Pigeon English is a quick read, the narrative voice of an eleven year old boy from Ghana is instantly engaging and carries the reader effortlessly into his world. A world of council estate high rises, gangs, trainers, and the aftermath of a senseless death. There is a pigeon in the story - who narrates a few passages - this I didn't feel added anything to the story at all. I'm not even sure what the reader is supposed to take from these passages.
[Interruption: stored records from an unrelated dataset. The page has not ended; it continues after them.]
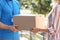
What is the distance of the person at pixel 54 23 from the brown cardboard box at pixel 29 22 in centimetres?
13

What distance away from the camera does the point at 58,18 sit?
1.80 m

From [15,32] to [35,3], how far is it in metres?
1.58

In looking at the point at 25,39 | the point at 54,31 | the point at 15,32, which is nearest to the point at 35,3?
the point at 25,39

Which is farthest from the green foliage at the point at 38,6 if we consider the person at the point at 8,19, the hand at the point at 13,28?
the hand at the point at 13,28

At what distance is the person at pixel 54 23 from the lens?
1809 millimetres

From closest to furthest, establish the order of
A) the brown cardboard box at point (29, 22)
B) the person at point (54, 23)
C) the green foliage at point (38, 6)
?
the person at point (54, 23) < the brown cardboard box at point (29, 22) < the green foliage at point (38, 6)

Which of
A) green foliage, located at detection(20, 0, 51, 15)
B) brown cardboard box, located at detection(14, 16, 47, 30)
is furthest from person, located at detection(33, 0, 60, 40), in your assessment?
green foliage, located at detection(20, 0, 51, 15)

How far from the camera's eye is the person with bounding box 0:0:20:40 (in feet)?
7.07

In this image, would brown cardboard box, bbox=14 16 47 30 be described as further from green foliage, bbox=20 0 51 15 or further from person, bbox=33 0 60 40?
green foliage, bbox=20 0 51 15

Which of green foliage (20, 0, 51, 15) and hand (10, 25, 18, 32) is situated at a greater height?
green foliage (20, 0, 51, 15)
I understand that the author has used the real life story of the death of DamiloaTaylor as an inspiration for this story. There have been plenty of successful novels that are told in a child's voice, last year's booker shortlisted 'Room' in my opinion one of the best. I am not sure if this device isn't already becoming a bit tired, I'm not sure why this should be so - as every other plot device in fiction is used and used again. However, such works as 'The Boy in the striped Pyjamas', 'The Curious Incident of the Dog in the Nighttime', 'What was Lost' and the aforementioned 'Room', all of which are brilliant may have diluted slightly the power of the child narrator's voice. The voice of Harri in Pigeon English is authentic, urban and poignant. His fate feels inevitable. I did enjoy this novel, but it lacked something for me, the story which is told should be more of a punch to the solar plexus than I found it. I am trying to figure out why I felt slightly disconnected from the characters and events.
I am looking forward to the booker announcement this year as I have read some of the shortlist and will be starting another one later.